**Required work:** Reproduce word for word the line holding "小さなヘアクリップ5個セット" and all lines after it in the data, through the end, leaving out pictures.

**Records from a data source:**
↓↓↓
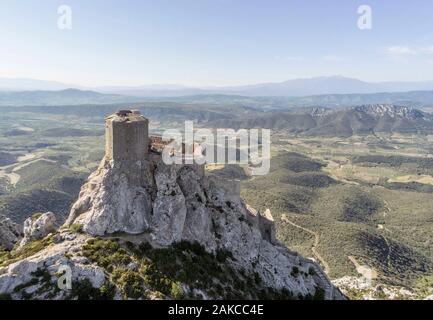 Frankreich, Aude (11), die Katharer Burg Quéribus (Luftbild) Stockfoto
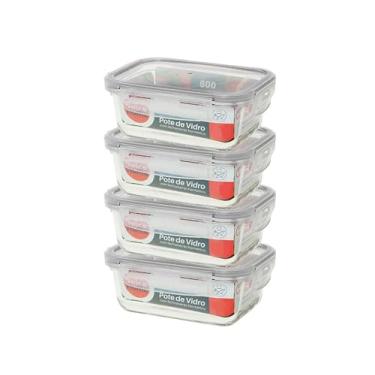 Imagem de Kit C/4 Potes De Vidro Hermético Marmita 660ml C/Trava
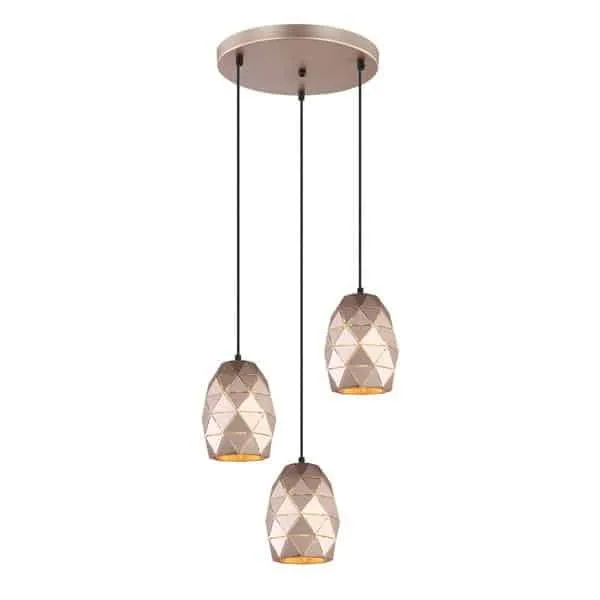 Lampa wisząca metalowa złota 3-punktowa MDM-3480/3A GD z serii HARLEY - Lampy Italux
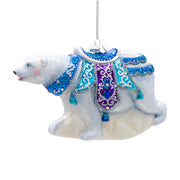 Bellissimo Polar Bear Glass Ornament 7"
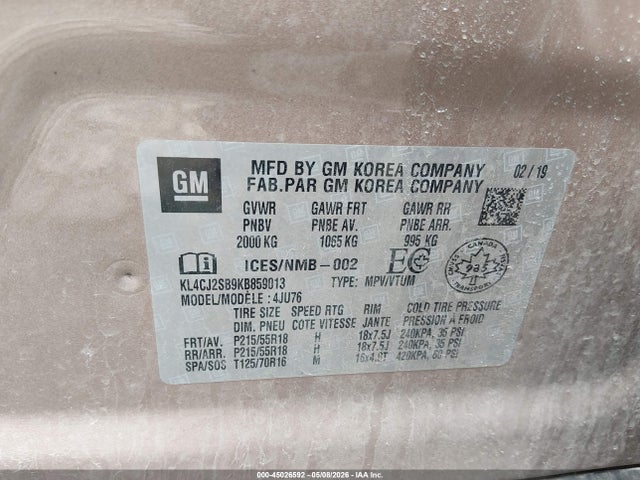 Aukcja sprzedaży 2019 Buick Encore Sport Touring, vin: KL4CJ2SB9KB859013, numer aukcji: 45026592
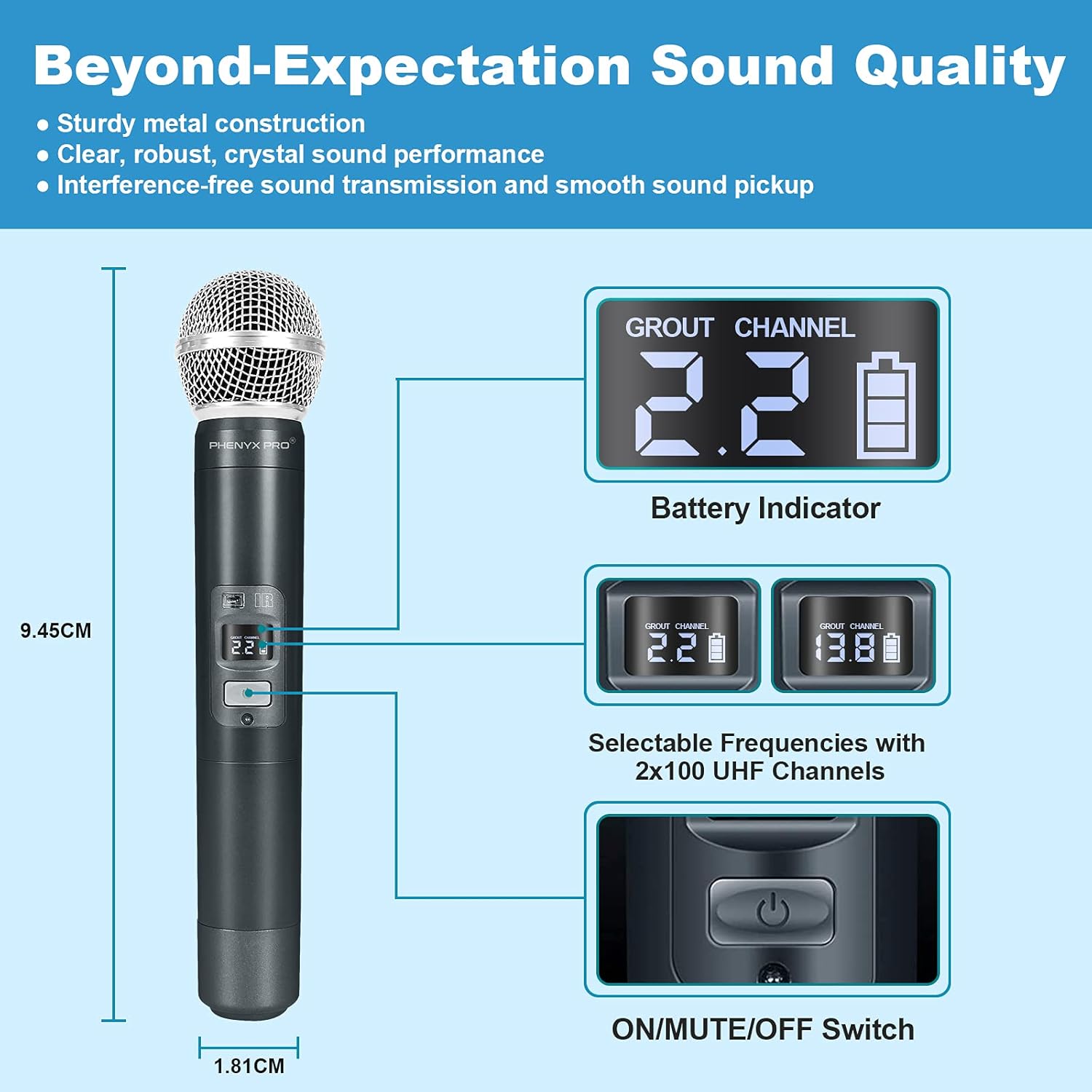 Wireless Microphone System, Phenyx Pro Dual Channel Cordless Mic Set with Handheld/Bodypack/Headset/Lapel, 2x100 Channels, Auto Scan, Lock Function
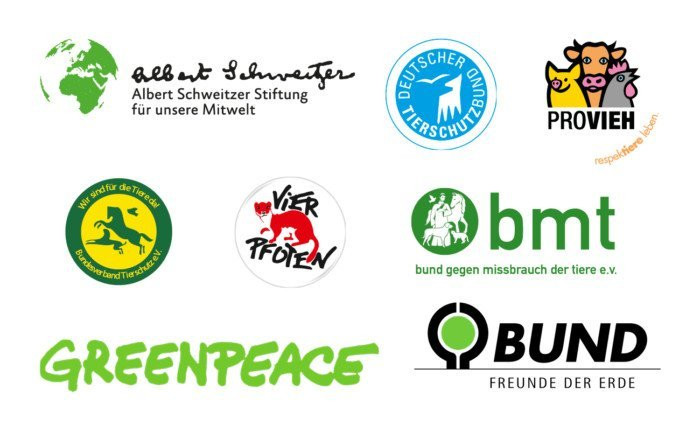 Logos von 8 Tierschutzorganisationen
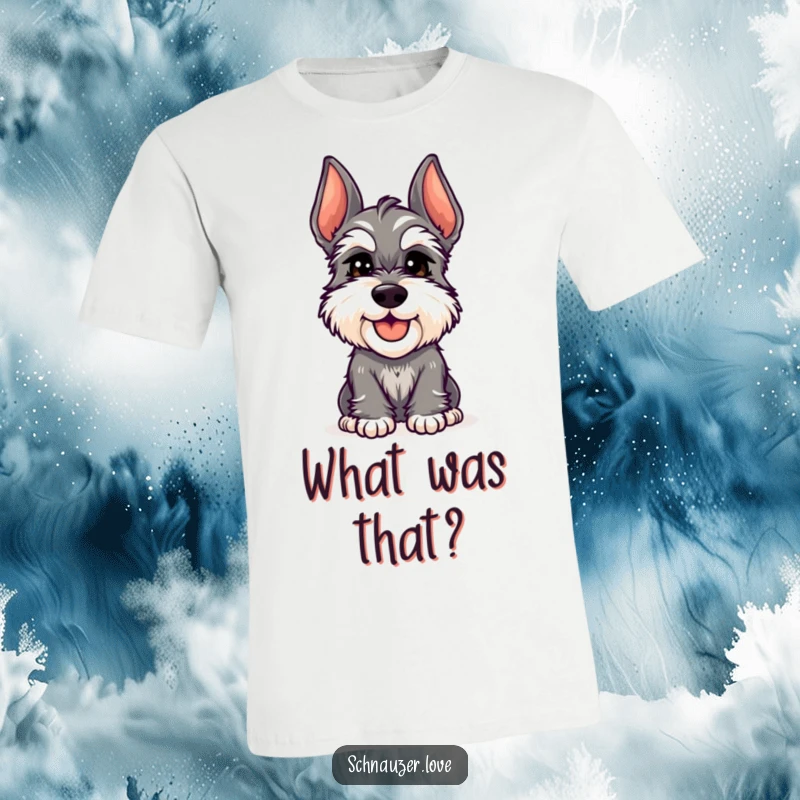 Funny Schnauzer T-Shirt: A cheerful schnauzer tilts its head adorably, showcasing curiosity and charm for a great funny gift.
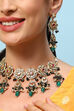 Green & Red Brass Necklace Set image number 1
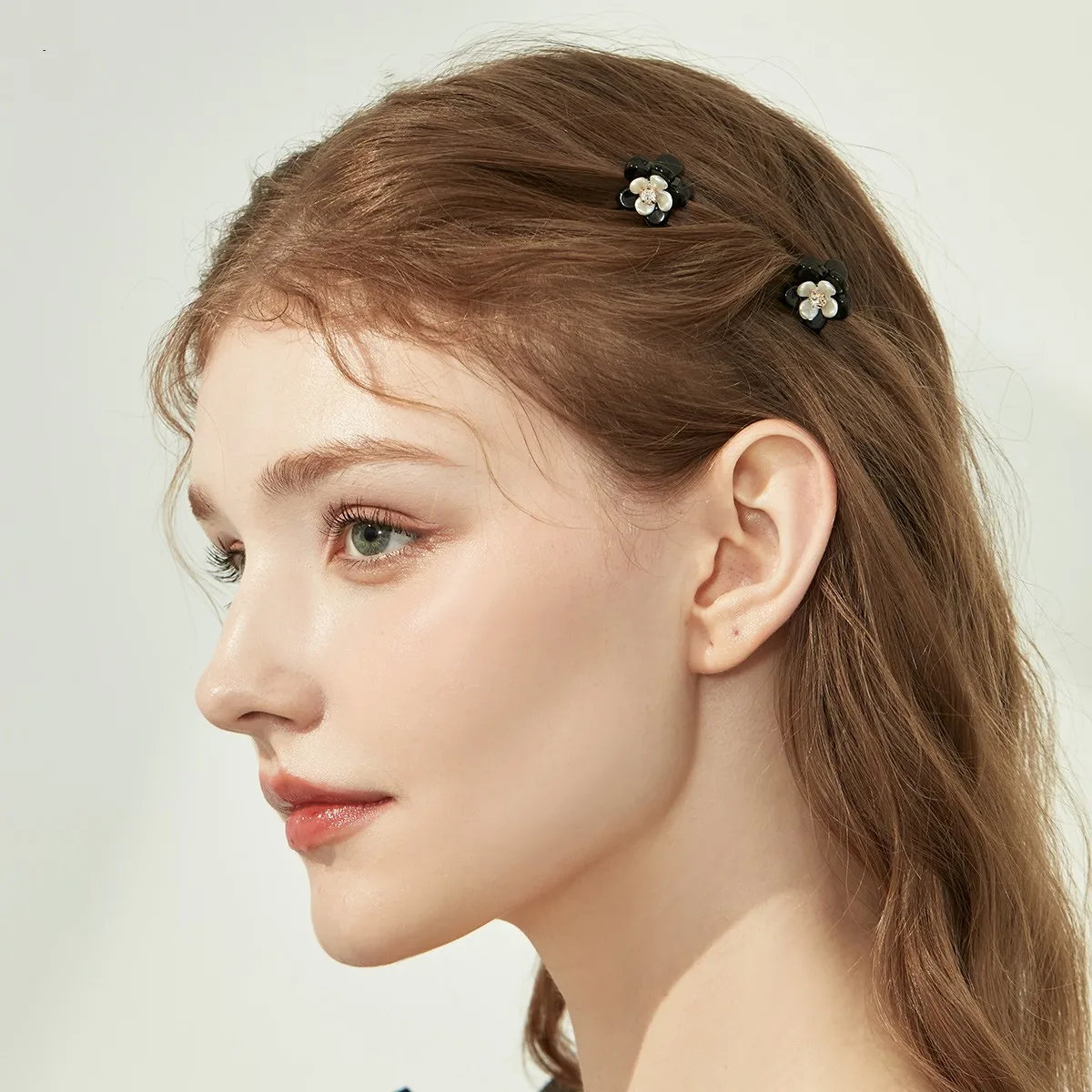 小さなヘアクリップ5個セット,1.9cm,長いヘアクリップ,花柄,ラインストーン,ヘアアクセサリー,女の子と女性用,フリンジ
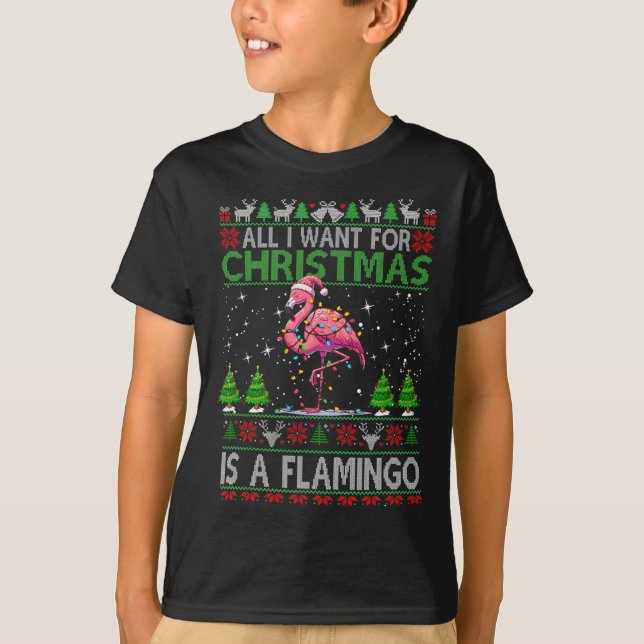 Frohe Weihnachten Hat Santa Flamingo Light Weihnac T-Shirt (Vorderseite)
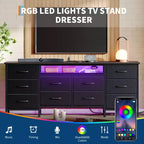 Meuble TV pour téléviseurs de 65, 70, 75 pouces, commode longue à 10 tiroirs avec prises de courant, meuble TV de 63 pouces avec tiroirs de rangement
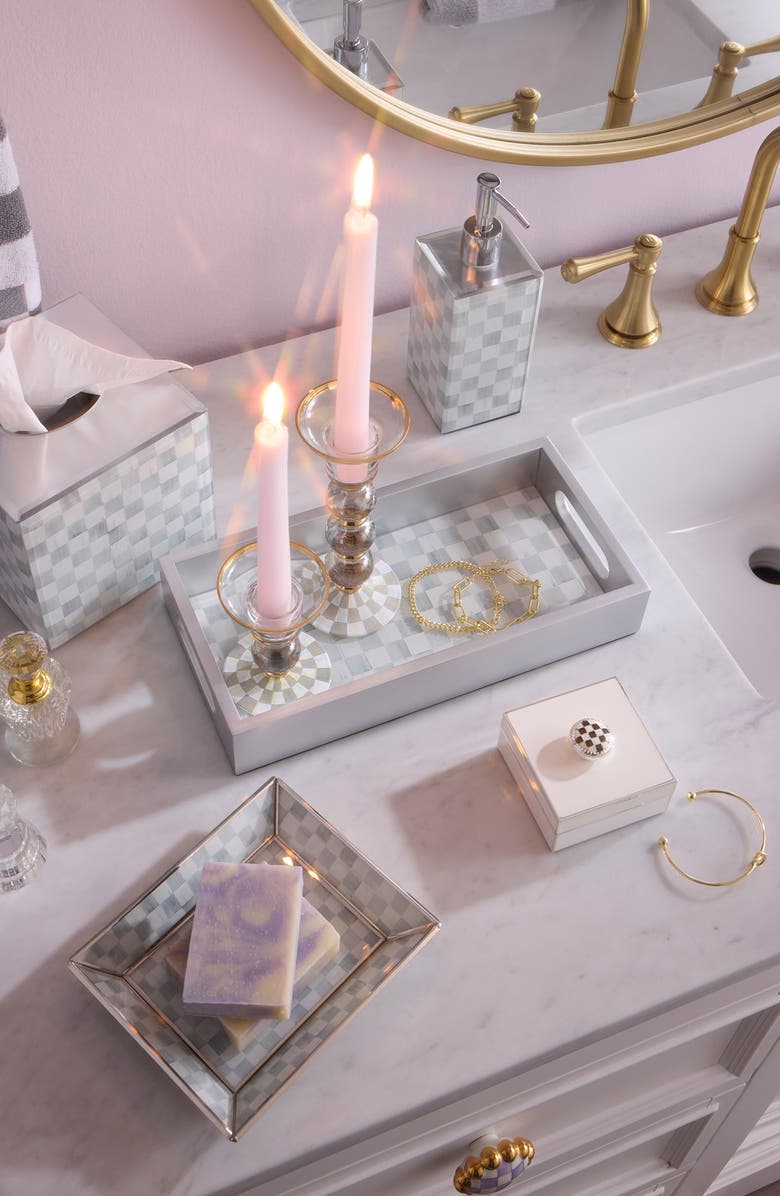 MACKENZIE CHILDS Sterling Check Glass Vanity Tray, Alternate, color, Sterling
↑↑↑
**Exercise answer:**
 小さなヘアクリップ5個セット,1.9cm,長いヘアクリップ,花柄,ラインストーン,ヘアアクセサリー,女の子と女性用,フリンジ
 Frohe Weihnachten Hat Santa Flamingo Light Weihnac T-Shirt (Vorderseite)
 Meuble TV pour téléviseurs de 65, 70, 75 pouces, commode longue à 10 tiroirs avec prises de courant, meuble TV de 63 pouces avec tiroirs de rangement
 MACKENZIE CHILDS Sterling Check Glass Vanity Tray, Alternate, color, Sterling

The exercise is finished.